WL#4760: Introduce Value Object

Affects: Server-9.x   —   Status: In-Design

Introduce a value objects class to be used by Item/Field classes.

The main value of this task is to centralize the data conversion between types.
This will ease the addition of new types (e.g., Timestamp) since data
conversion methods will no longer have to be added for each Item/Field class.
Also, by changing Item/Field classes and associates so that Value objects are
passed around instead, the amount of type conversion may be reduced since type
conversion is not done until it is actually needed. 

See also WL#4154
NOTE: The design described in this work log has been abandoned.  The
      immutable Value objects contain references to objects allocated
      outside the Value objects (e.g., String objects).  As the prototype
      showed, this created issues with respect to ownership of data.  
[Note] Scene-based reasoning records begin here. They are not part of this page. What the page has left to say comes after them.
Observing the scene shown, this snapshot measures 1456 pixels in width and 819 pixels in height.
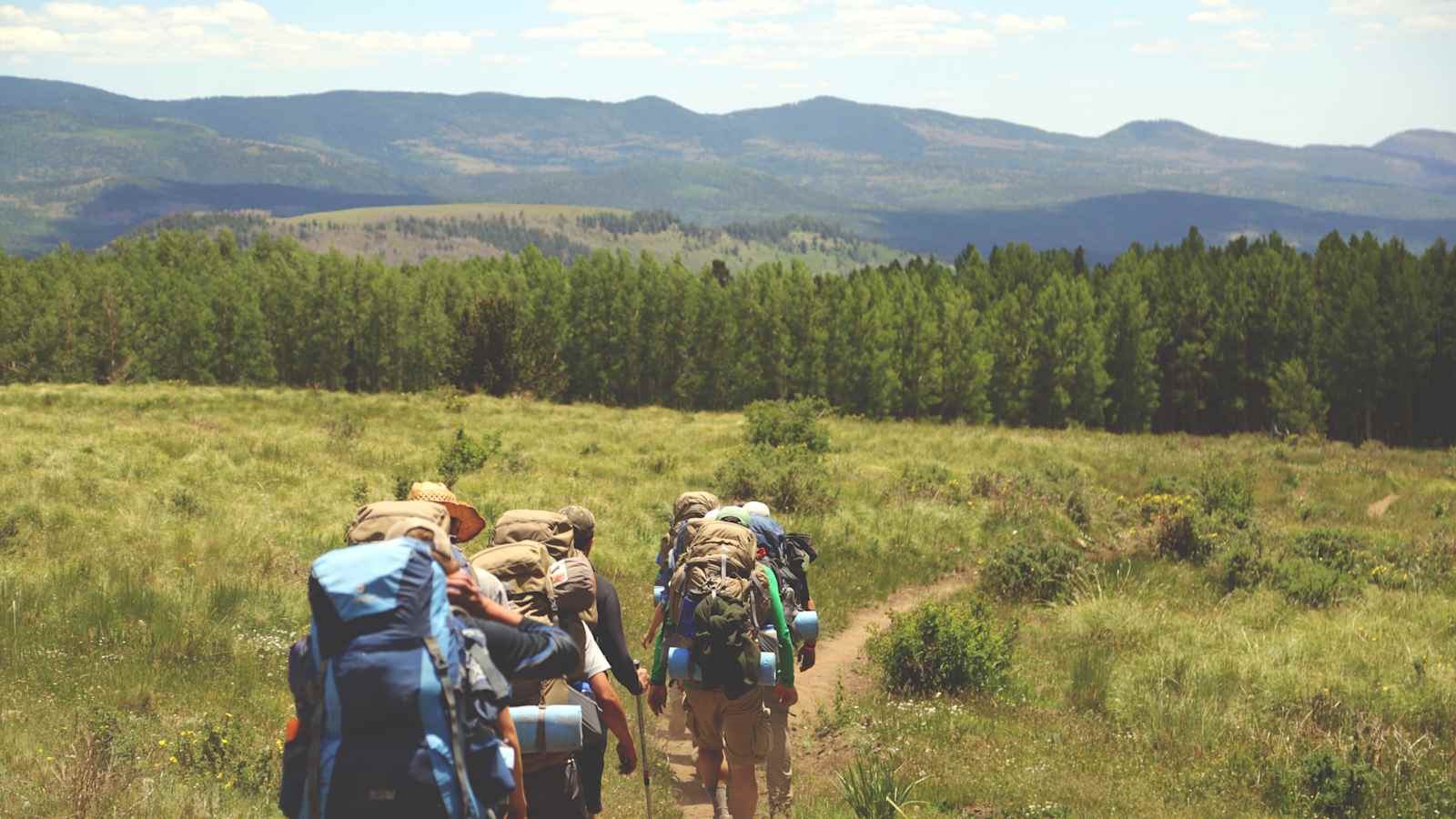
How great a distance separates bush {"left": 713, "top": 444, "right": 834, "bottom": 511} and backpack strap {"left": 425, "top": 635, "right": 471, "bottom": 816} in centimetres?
1870

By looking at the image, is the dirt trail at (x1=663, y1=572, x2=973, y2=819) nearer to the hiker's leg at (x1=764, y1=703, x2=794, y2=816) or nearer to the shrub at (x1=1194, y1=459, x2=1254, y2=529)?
the hiker's leg at (x1=764, y1=703, x2=794, y2=816)

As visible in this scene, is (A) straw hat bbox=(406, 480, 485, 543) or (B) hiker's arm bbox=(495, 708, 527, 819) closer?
(B) hiker's arm bbox=(495, 708, 527, 819)

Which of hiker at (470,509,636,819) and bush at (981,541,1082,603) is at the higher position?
hiker at (470,509,636,819)

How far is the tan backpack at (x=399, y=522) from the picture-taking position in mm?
4605

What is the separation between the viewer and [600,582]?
6.89m

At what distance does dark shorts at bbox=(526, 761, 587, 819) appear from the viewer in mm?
5992

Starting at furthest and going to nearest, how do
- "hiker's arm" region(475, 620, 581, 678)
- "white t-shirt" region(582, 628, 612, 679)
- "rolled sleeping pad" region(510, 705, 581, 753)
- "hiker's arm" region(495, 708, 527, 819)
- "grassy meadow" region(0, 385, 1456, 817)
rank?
1. "grassy meadow" region(0, 385, 1456, 817)
2. "white t-shirt" region(582, 628, 612, 679)
3. "rolled sleeping pad" region(510, 705, 581, 753)
4. "hiker's arm" region(475, 620, 581, 678)
5. "hiker's arm" region(495, 708, 527, 819)

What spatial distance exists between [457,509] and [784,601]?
4160 millimetres

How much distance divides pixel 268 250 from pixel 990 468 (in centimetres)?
12092

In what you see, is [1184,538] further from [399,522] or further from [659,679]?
[399,522]

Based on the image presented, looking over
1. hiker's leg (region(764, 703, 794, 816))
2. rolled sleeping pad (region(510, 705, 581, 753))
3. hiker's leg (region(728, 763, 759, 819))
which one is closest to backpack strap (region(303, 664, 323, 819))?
rolled sleeping pad (region(510, 705, 581, 753))

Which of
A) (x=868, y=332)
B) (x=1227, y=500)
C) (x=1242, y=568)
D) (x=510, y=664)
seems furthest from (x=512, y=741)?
(x=868, y=332)

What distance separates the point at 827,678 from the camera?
13.5 meters

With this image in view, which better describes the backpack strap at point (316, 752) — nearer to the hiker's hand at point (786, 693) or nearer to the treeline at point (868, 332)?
the hiker's hand at point (786, 693)
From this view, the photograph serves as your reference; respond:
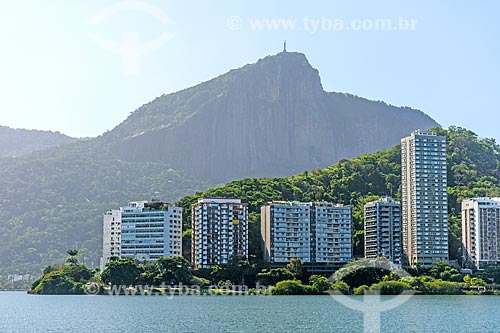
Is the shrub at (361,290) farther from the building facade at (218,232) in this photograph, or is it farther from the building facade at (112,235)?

      A redesign based on Value registers is described in WL#4904, and
      the work will be continued in the context of that worklog.  The
      basic principles from this work log will be continued (e.g.,
      separating values and type metadata from the Item/Field
      classes.)


The Value class is intended to be used by Item and Field class hierarchies.
Each class will have a value() method that return a Value object that
represents the value of the object.  The Value class will contain
methods to convert the value to the currently supported basic types
(int, double, decimal, and string). 


INTERFACE
=========

The Value class interface should look something like this:

class Value {
public:
  // Constructors
  Value(String*, const Sqltype_metadata&);
  Value(int, const Sqltype_metadata&);
  Value(double, const Sqltype_metadata&);
  Value(my_decimal*, const Sqltype_metadata&);
  Value(const Sqltype_metadata&);  // For null values

  bool is_null(const Sqltype_metadata&);

  // Data conversion methods
  long long to_int() const;
  String* to_String(String*) const;  // No alloc, write into provided String
  my_decimal* to_decimal(my_decimal*) const;
  double to_real();
}


CLASS RESPONSIBILITIES
======================

This tries to define the classes that are involved:

Item
    Manage computations and conversions. 

Field
    Store and read values from record fields. Hides storage engine
    specific issues. 

Value
    Represent a Value and do type-specific conversions.

Sqltype_metadata 
    Hold metadata associated with a value of a specific type. Know how
    to convert between types.


METADATA
========

In order to be able to correctly convert values to the 4 basic types,
some extra information that is currently stored in the Item/Field
objects will be needed.  This metadata will be extracted from
Item/Field classes and put in a separate object that can be passed by
reference to the Value contructors.  Since all metadata is not
necessarily relevant for all types of Field/Item objects (e.g.,
numeric fields need different metadata from string fields), to save
space, a hierarchy of metadata structs will be created.


OTHER REQUIREMENTS
==================

This work touches a central piece of MySQL's query infrastructure.
This means that performance is very important, and it follows that:
    - One should try to limit the number of allocated Value objects
    - Polymorphism (i.e., virtual methods) should be avoided

PLAN
====

The work will be done in the following steps:

1. Implement Value class with associated unit test.
2. Introduce a value() method in all Field classes.  The approach will be to
   return the Value object by value.  E.g. if the val_xxx methods today
   do "return result;", the value method will do "return
   Value(result);".
3. Change val_xxx methods to call value().to_xxx.
4. Eliminate val_xxx use within Field classes.
5. Repeat steps 2.-4. for the Item classes.
6. Remove external use of val_xxx methods.
7. Remove val_xxx methods.  

In order to partition this work into smaller tasks, step 5 through 7
will be covered by WL#4904.

Time plan for step 1 through 4:
Until Week 10: Create Value class and unit test
Week 11,12: Introduce Value object in Field classes. (Step 2&3) above.
Week 13: Add data structure for storing metadata needed by Value object
Week 14: Stockholm meeting, Eliminate val_xxx use within Field classes (Step 4)
Week 15: Vacation
Week 16-17: Eliminate val_xxx use within Field classes (Step 4)
            CommunityOne presentation
Week 18-21: Finalize work:  Architectural review, patch clean-up, review.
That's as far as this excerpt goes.